Statehouse beat: The case of the missing shotgun
I don't know about you, but I'm ready for some lighter fare, and this may fit the bill:
Other than the June 29 derecho, probably the biggest event of the summer from a state perspective was the record TV ratings and critical acclaim for the "Hatfields and McCoys" mini-series.
With all the publicity, Reo Hatfield of Wayne County inquired about whether there would be any special display regarding the famous feud in the State Museum, and whether a shotgun he had donated to the state would be included in any display.
Hatfield had given shotguns commemorating the 2003 signing of a truce by the descendants of the two families to the governors of Kentucky and West Virginia in 2008.
Delegate Don Perdue, D-Wayne, inquired about the status of the shotgun on his constituent's behalf, but it turns out there's a problem: No one can find the gun.
James Mitchell, curator for the Division of Culture and History, said the state has five firearms in its collection related to the Hatfields and McCoys: A 1905 revolver and an 1889 double-barreled Remington shotgun owned by "Devil Anse" Hatfield, a lever action rifle owned by Jim Vance, Jr., a 1905 Winchester repeating rifle owned by Cap Hatfield and a Smith & Wesson pistol owned by Rose Hatfield.
But no commemorative shotgun.
Meanwhile, as the only state official permitted to accept gifts valued at more than $25 -- and then only on behalf of the state -- the governor is required to submit a registry of gifts received to the Ethics Commission each year.
However, then-Gov. Joe Manchin's registries from 2008 and 2009 do not list the shotgun.
Perdue sent a letter of inquiry to Culture and History Commissioner Randall Reid-Smith, but as of August interim meetings had not received a formal response.
Perdue said Reid-Smith informally told him he believes the shotgun was stored in a safe in the Governor's Mansion upon receipt and is probably still there, but has yet to verify that.
Speaking of the governor's gift registry, Gov.
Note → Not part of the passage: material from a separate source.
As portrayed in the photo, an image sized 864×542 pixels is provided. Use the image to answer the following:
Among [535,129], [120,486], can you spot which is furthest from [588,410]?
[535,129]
Earl Ray Tomblin has accepted more than 50 gift items since November 2010, first while acting as governor and, for the past eight months, as governor.
As with every governor, Tomblin has accepted a tremendous variety of gifts, ranging from the sublime to nearly ridiculous.
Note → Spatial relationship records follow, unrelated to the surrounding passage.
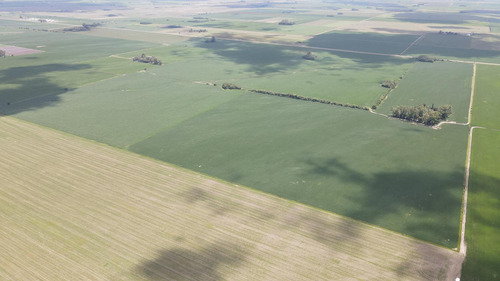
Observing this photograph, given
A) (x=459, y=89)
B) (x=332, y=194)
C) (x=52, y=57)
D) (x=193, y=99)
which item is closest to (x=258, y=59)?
(x=193, y=99)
That includes a copy of "A Good Man" by Mark Shriver, autographed by the author; a copy of "Killbillies Outdoors," a locally produced hunting DVD; a USS West Virginia hat presented by the sub's crew; an engraved silver-plated Zippo lighter donated by the Marriott Town Center (where Tomblin stayed for many years while Senate president); a small sculpture of a coal miner, given by a visiting delegation from Turkey; a paperweight featuring a glass hologram of John Marshall, presented by Marshall University President Stephen Kopp; a yellow crystal rabbit from Shenhua Group assistant president Wenjiang Zhang; and perhaps most recently, a photograph of Chief Logan State Park, displayed at the 2012 Southern Legislative Conference and submitted by Senate President Jeff Kessler, D-Marshall.
The naming last week of former House Majority Leader Joe DeLong as executive director of the state Regional Jail Authority has generally been received favorably.
In his six months or so as acting executive director, DeLong has been innovative -- working with WVU professors to come up with staff scheduling software to minimize mandatory overtime, for instance.
(A demonstration of the system does show odd hours for some shifts, such as a 2-10 a.m. shift. However, that's probably preferable to a midnight-to-noon shift -- with four hours of mandatory overtime.)
Some observers, however, frown upon DeLong's efforts to find a state job for his wife, Danielle, who was recently hired as a tax clerk in the state auditor's office. (In fact, she was one of the auditor's office employees assigned to staff the agency booth at the State Fair.)
That followed DeLong's attempt to put his wife on the Regional Jail Authority payroll as a receptionist -- a plan that was shot down by then-Administration Secretary Robert Ferguson in one of his last acts before resigning that position in February.
Finally, the business pages have been abuzz with news that Kroger plans to expand its Ashton Place store into one of its super-store designs.
Just happens that one of those giant Krogers is located in my little hometown of Chester, Va. At least, Chester is little by Virginia standards. It's just one of several satellite cities around the perimeter of Richmond, not even worthy of being incorporated.
However, during my recent visit, I got to thinking that if Chester (population of just under 21,000) were magically relocated to West Virginia, it would be the sixth-largest city in the state.
Besides that, as home to a community college, two sizable shopping centers, and more than a dozen hotels and motels, it would be one of the more financially healthy cities in West Virginia.
Sometimes, we tend to forget how small and insignificant West Virginia is on a national scale.
Which makes it ring hollow when candidates like Bill Maloney talk big about how they will repeal Obamacare or rein in the EPA if elected.